Dans le texte sur les concessions pétrolières au Sahara-Occidental, où et à quelle date l'octroi de ces concessions a-t-il été annoncé ?

§ **Texte fourni**:
***

Les dirigeants de la République arabe sahraouie démocratique viennent d’attribuer des concessions pétrolières aux multinationales. Elles espèrent ainsi faire pression sur le Maroc, toujours aussi inflexible dans les négociations. Le 17 mai 2005, à Londres, un représentant du gouvernement de la République arabe sahraouie démocratique (RASD) annonçait l’octroi de concessions pour la recherche d’hydrocarbures dans le Sahara-Occidental. Les permis concernaient six zones sur la terre ferme et douze dans l’Atlantique, au large du Sahara. Le projet, conçu conformément aux règles et aux pratiques habituelles dans l’industrie du pétrole, respectait scrupuleusement les directives de l’ONU pour les opérations de ce type dans les territoires non autonomes, ce qui s’applique au Sahara étant donné que la décolonisation n’a pas été suivie d’un référendum sur l’autodétermination.

***

§ **Jeu de données**:

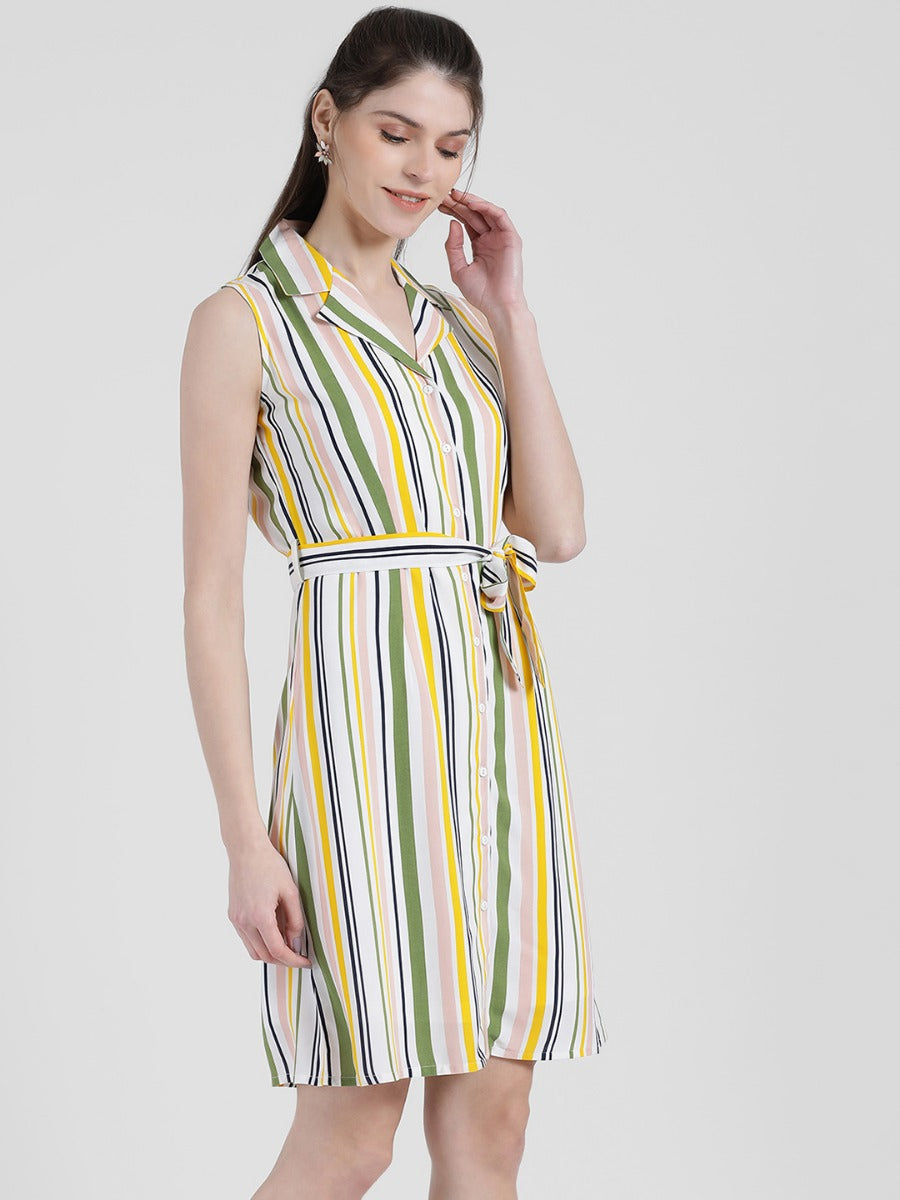 Striped Sheath Dress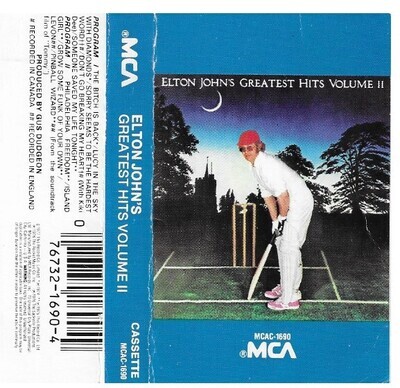John, Elton / Greatest Hits Volume II | MCA MCAC-1690 | Cassette Insert | 1977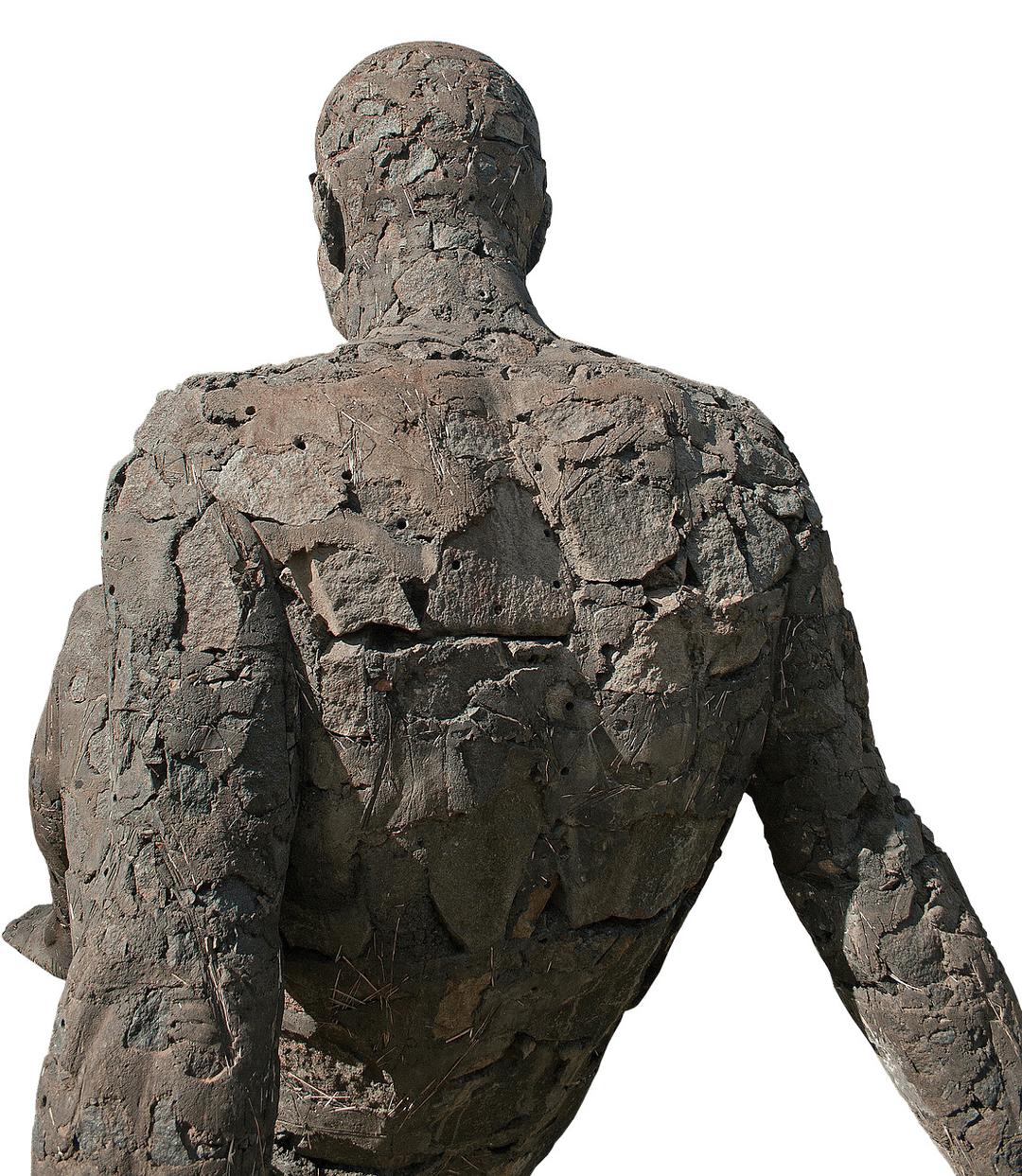 Modern Statue Of A Man Sitting Back png transparent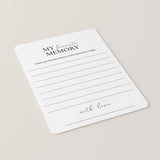 My Favorite Memory Anniversary Cards Printable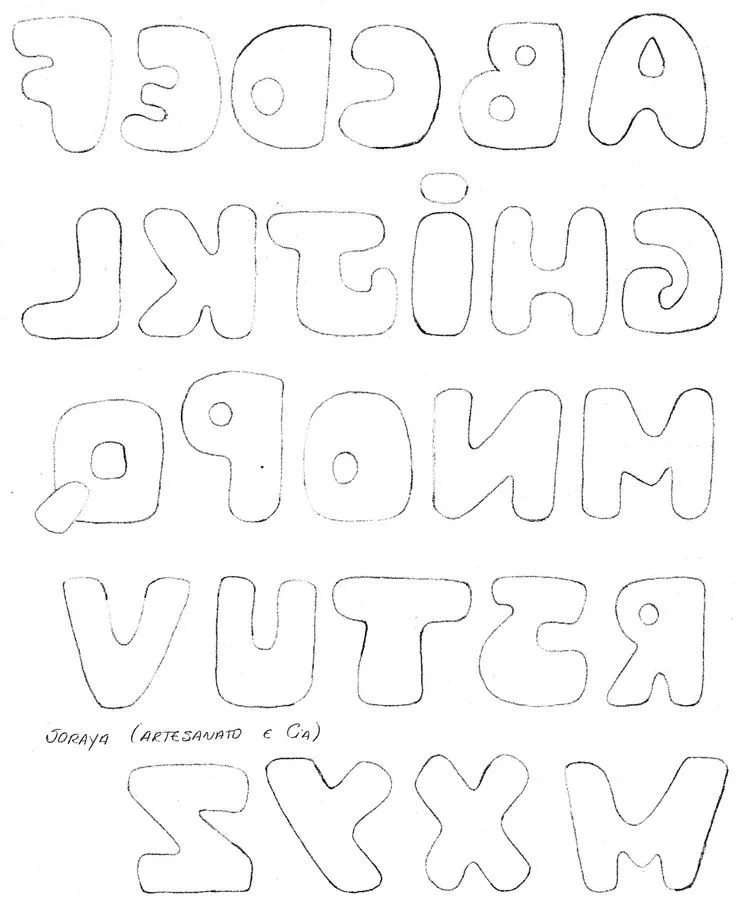 Plantilla de letras 1 | Aplicaciones patchwork para camisetas ó ropa … Plantilla de letras 1 | Aplicaciones patchwork para camisetas ó ropa …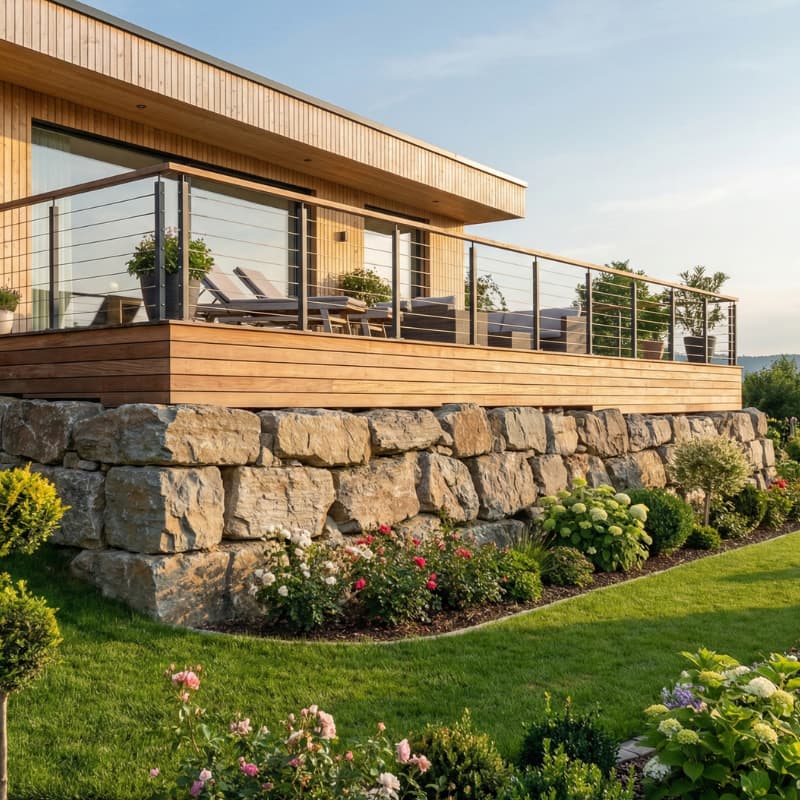 Aménagement extérieur haut de gamme par Max Aménagement dans les Monts du Lyonnais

***

§ **Réponse attendue**:
À Londres, le 17 mai 2005.